▸ Exercise
Could you output every line of the listing below as a JSON array of strings, one string per line, with blank lines left out?

Entries on spatial positioning
** begin **
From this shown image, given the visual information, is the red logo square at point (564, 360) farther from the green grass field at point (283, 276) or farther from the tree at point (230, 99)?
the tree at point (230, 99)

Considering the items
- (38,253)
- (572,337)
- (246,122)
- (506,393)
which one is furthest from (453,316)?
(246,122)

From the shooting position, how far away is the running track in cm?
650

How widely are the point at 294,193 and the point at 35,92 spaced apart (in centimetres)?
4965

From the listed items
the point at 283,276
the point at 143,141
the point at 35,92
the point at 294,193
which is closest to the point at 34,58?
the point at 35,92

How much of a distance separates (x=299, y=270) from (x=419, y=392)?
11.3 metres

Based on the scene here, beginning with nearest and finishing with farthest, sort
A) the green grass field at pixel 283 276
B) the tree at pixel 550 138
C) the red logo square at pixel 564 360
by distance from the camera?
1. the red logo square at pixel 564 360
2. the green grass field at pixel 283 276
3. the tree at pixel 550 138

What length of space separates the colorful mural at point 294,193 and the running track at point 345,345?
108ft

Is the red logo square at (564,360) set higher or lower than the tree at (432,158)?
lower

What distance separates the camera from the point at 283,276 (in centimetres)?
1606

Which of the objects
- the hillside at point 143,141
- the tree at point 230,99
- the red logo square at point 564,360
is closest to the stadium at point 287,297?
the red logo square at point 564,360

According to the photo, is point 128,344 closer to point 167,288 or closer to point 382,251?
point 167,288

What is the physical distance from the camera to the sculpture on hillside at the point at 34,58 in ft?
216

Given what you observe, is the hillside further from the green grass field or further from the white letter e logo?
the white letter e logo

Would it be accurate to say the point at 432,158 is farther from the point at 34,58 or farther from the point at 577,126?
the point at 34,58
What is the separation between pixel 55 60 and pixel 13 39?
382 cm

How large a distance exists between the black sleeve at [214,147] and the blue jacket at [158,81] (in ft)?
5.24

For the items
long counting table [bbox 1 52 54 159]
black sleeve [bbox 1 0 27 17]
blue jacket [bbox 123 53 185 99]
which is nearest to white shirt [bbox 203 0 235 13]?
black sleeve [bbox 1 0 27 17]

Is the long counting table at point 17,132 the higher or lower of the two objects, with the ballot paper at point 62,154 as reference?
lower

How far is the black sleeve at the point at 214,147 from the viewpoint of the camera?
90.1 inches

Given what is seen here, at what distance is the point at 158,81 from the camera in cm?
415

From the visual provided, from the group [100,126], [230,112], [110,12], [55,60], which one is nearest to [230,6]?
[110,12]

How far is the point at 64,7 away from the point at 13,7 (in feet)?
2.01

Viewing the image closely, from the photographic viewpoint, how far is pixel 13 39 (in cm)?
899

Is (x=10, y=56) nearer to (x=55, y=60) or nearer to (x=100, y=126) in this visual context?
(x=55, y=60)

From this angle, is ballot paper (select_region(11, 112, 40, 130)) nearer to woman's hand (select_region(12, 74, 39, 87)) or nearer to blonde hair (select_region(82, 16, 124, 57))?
** end **
▸ Exercise result
[
  "From this shown image, given the visual information, is the red logo square at point (564, 360) farther from the green grass field at point (283, 276) or farther from the tree at point (230, 99)?",
  "the tree at point (230, 99)",
  "Considering the items",
  "- (38,253)",
  "- (572,337)",
  "- (246,122)",
  "- (506,393)",
  "which one is furthest from (453,316)?",
  "(246,122)",
  "From the shooting position, how far away is the running track in cm?",
  "650",
  "How widely are the point at 294,193 and the point at 35,92 spaced apart (in centimetres)?",
  "4965",
  "From the listed items",
  "the point at 283,276",
  "the point at 143,141",
  "the point at 35,92",
  "the point at 294,193",
  "which is closest to the point at 34,58?",
  "the point at 35,92",
  "How much of a distance separates (x=299, y=270) from (x=419, y=392)?",
  "11.3 metres",
  "Based on the scene here, beginning with nearest and finishing with farthest, sort",
  "A) the green grass field at pixel 283 276",
  "B) the tree at pixel 550 138",
  "C) the red logo square at pixel 564 360",
  "by distance from the camera?",
  "1. the red logo square at pixel 564 360",
  "2. the green grass field at pixel 283 276",
  "3. the tree at pixel 550 138",
  "What length of space separates the colorful mural at point 294,193 and the running track at point 345,345?",
  "108ft",
  "Is the red logo square at (564,360) set higher or lower than the tree at (432,158)?",
  "lower",
  "What distance separates the camera from the point at 283,276 (in centimetres)?",
  "1606",
  "Which of the objects",
  "- the hillside at point 143,141",
  "- the tree at point 230,99",
  "- the red logo square at point 564,360",
  "is closest to the stadium at point 287,297?",
  "the red logo square at point 564,360",
  "According to the photo, is point 128,344 closer to point 167,288 or closer to point 382,251?",
  "point 167,288",
  "What is the physical distance from the camera to the sculpture on hillside at the point at 34,58 in ft?",
  "216",
  "Given what you observe, is the hillside further from the green grass field or further from the white letter e logo?",
  "the white letter e logo",
  "Would it be accurate to say the point at 432,158 is farther from the point at 34,58 or farther from the point at 577,126?",
  "the point at 34,58",
  "What is the separation between pixel 55 60 and pixel 13 39?",
  "382 cm",
  "How large a distance exists between the black sleeve at [214,147] and the blue jacket at [158,81] (in ft)?",
  "5.24",
  "For the items",
  "long counting table [bbox 1 52 54 159]",
  "black sleeve [bbox 1 0 27 17]",
  "blue jacket [bbox 123 53 185 99]",
  "which is nearest to white shirt [bbox 203 0 235 13]?",
  "black sleeve [bbox 1 0 27 17]",
  "Is the long counting table at point 17,132 the higher or lower of the two objects, with the ballot paper at point 62,154 as reference?",
  "lower",
  "How far is the black sleeve at the point at 214,147 from the viewpoint of the camera?",
  "90.1 inches",
  "Given what is seen here, at what distance is the point at 158,81 from the camera in cm?",
  "415",
  "From the visual provided, from the group [100,126], [230,112], [110,12], [55,60], which one is nearest to [230,6]?",
  "[110,12]",
  "How far is the point at 64,7 away from the point at 13,7 (in feet)?",
  "2.01",
  "Viewing the image closely, from the photographic viewpoint, how far is pixel 13 39 (in cm)?",
  "899",
  "Is (x=10, y=56) nearer to (x=55, y=60) or nearer to (x=100, y=126) in this visual context?",
  "(x=55, y=60)",
  "From this angle, is ballot paper (select_region(11, 112, 40, 130)) nearer to woman's hand (select_region(12, 74, 39, 87)) or nearer to blonde hair (select_region(82, 16, 124, 57))?"
]